I’ve been slicing and stacking and playing with vegetables over the last week, and producing various versions of a ‘tian’. Not to be confused with a traditional ratatouille, which is often presented in the same way, my tians have included not the courgettes, aubergines and tomatoes sitting on a base of onions and garlic of a ratatouille, but my version based on whatever I had to hand!
As is my way, I was already knee deep in making dinner for my boys when I decided to give a tian a go, so it was a bit of a rush job..
This was sliced aubergine, courgette and sweet potato sitting on a slick of one of my homemade Mexican chilli sauces. I put a lid on the pot and baked it for half an hour, then removed the lid, sprinkled over it all some spices and grated cheese and cooked it further..
The leftovers were even tastier the next day..
I decided to line the slices up in a rectangular pan which worked just as well, even if it doesn’t look as pretty. I also baked it uncovered for the whole time and sprinkled a smaller amount of cheese over it all 10 minutes before it was finally removed from the oven..

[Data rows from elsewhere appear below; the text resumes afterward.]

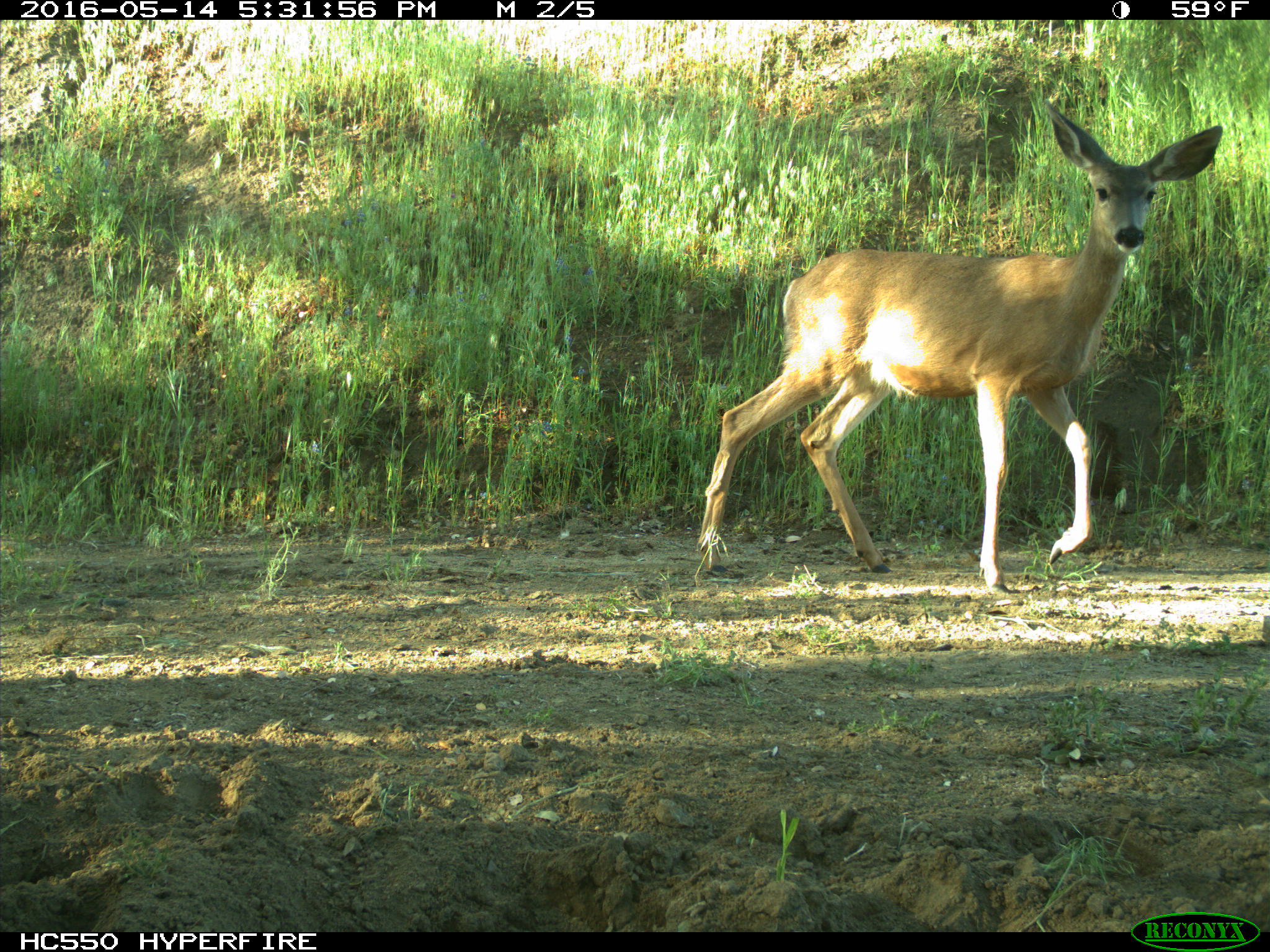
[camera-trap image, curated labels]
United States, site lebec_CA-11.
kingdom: Animalia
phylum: Chordata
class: Mammalia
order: Artiodactyla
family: Cervidae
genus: Odocoileus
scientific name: Odocoileus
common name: deer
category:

I think they look great when you serve them up, definitely a great option for Christmas if you’re looking for a side dish or vegetable based main dish. You could always replace the cheese topping with something else, or just leave it off, for a vegan. And try serving it with a dip, sauce or homous.
If you’re going to have a go yourself:
I would allow an hour to bake the dish
Try and slice everything thinly and of even thickness, you could use a mandolin or slicer if you have one, I don’t!
Slice up all of the your chosen vegetables and create piles
Then start by stacking them, holding them in your hand to create a starting stack, before sitting them into the cooking pot, then start adding the rest
Sit the slices on a bed of something with some flavour
Try mixing up the vegetables
Keep it as colourful as possible
Always make enough to have leftovers!!!